Había terminado la cosecha y los agricultores se aprestaban a vender el grano, la posada estaba repleta de tratantes y por supuesto, allí estaba como todos los años, don Andrés de Pastrana y Mendoza, recaudador del Rey, presto a percibir su derecho de alcabala. Venía acompañado por un escribano que alternaba su trabajo de contable con el de alcahuete.

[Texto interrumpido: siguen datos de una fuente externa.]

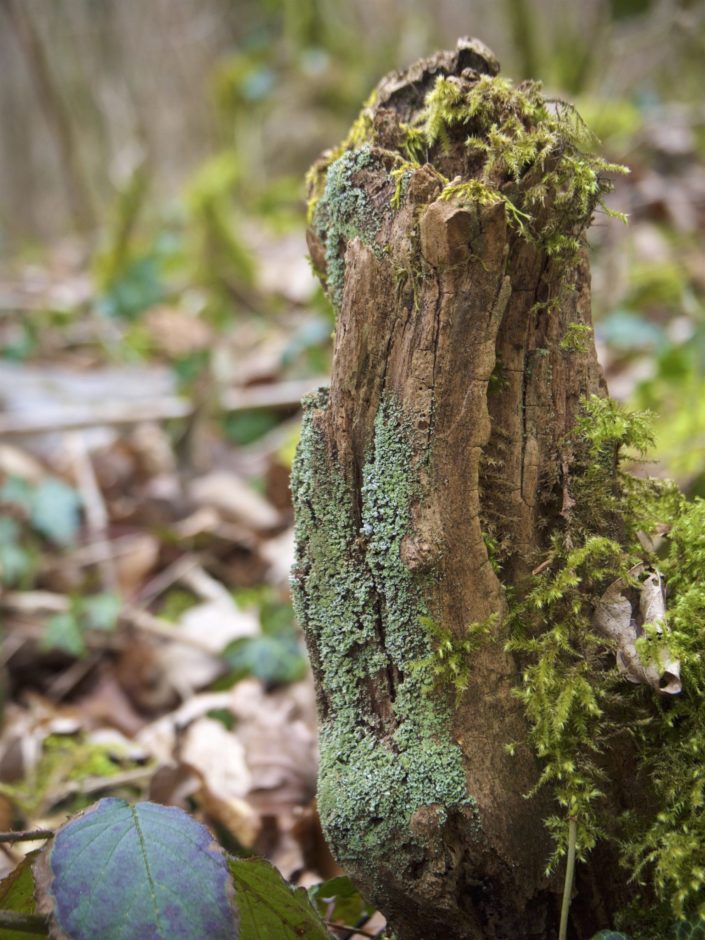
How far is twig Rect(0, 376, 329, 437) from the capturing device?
409 centimetres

Cenaban los dos hombres en una mesa situada en uno de los rincones de la taberna, desde donde podían otear toda la estancia. Don Andrés tenía merecida fama de calavera y frecuentador de lupanares, por lo que no dejó de fijarse en la moza que servía las mesas. Era lozana y metidita en carnes, como le gustaban a él.
Pidió lápiz y papel al escribano y redactó una nota: “esta noche te visitaré en tu habitación”, sacó una sortija de plata de su faltriquera y entregó nota y anillo al funcionario, con el encargo de que se lo hiciese llegar a la camarera.

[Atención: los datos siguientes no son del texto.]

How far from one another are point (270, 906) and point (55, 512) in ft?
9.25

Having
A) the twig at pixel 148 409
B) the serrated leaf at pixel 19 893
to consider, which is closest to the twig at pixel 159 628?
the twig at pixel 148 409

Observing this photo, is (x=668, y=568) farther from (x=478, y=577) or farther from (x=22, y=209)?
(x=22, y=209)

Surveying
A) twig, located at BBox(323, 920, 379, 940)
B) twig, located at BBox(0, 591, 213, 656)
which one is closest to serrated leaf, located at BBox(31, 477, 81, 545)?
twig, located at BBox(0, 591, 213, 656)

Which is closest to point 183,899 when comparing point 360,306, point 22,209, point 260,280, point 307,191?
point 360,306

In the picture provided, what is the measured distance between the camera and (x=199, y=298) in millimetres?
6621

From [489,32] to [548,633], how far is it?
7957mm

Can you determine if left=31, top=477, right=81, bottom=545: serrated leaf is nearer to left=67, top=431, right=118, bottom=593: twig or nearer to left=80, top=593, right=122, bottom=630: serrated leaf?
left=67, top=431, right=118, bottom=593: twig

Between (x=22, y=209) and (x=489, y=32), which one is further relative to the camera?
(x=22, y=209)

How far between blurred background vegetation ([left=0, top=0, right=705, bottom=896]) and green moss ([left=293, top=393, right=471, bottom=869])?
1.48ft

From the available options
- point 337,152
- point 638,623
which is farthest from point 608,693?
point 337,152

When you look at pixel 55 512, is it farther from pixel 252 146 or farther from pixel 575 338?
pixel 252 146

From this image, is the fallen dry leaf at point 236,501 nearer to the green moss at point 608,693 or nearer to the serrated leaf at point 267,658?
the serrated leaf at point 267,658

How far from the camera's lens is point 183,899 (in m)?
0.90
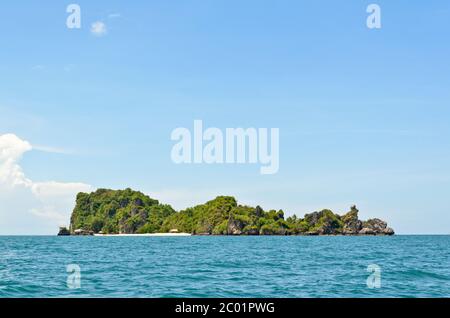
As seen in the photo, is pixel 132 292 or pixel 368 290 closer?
pixel 132 292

Pasaba la medianoche cuando el recaudador salió de su habitación, llevaba un candil en la mano y la imagen de la moza en su retina. Llegó a la puerta que le había señalado el escribano, giro el picaporte y entró con sigilo. La estancia era de una pobreza solemne, tan solo un estrecho jergón y un escuálido armario amueblaban el aposento. Se aproximó al camastro y adivinó el cuerpo bajo las sábanas,
-tranca la puerta y ven- dijo la mujer desde la cama. Se desprendió de calzón y camisa con tanta premura como pudo y obedeció solícito, apartó las sabanas y contempló el cuerpo que yacía completamente desnudo.
Quedó petrificado, la boca babeante, los ojos estrábicos y con un nudo en la garganta que le impedía articular palabra.
La mujer se incorporó lentamente, esbozó una sonrisa que dejaba entrever unas encías huérfanas de dientes. Los otrora pechos eran colgajos que amenazaban con taparle el ombligo y las carnes, antaño turgentes, habían trocado en pellejos, los cabellos, blancos y escasos, le llegaban a la cintura y las piernas arqueadas, faltas de carnes y exuberantes de bello, completaban la visión que le había paralizado.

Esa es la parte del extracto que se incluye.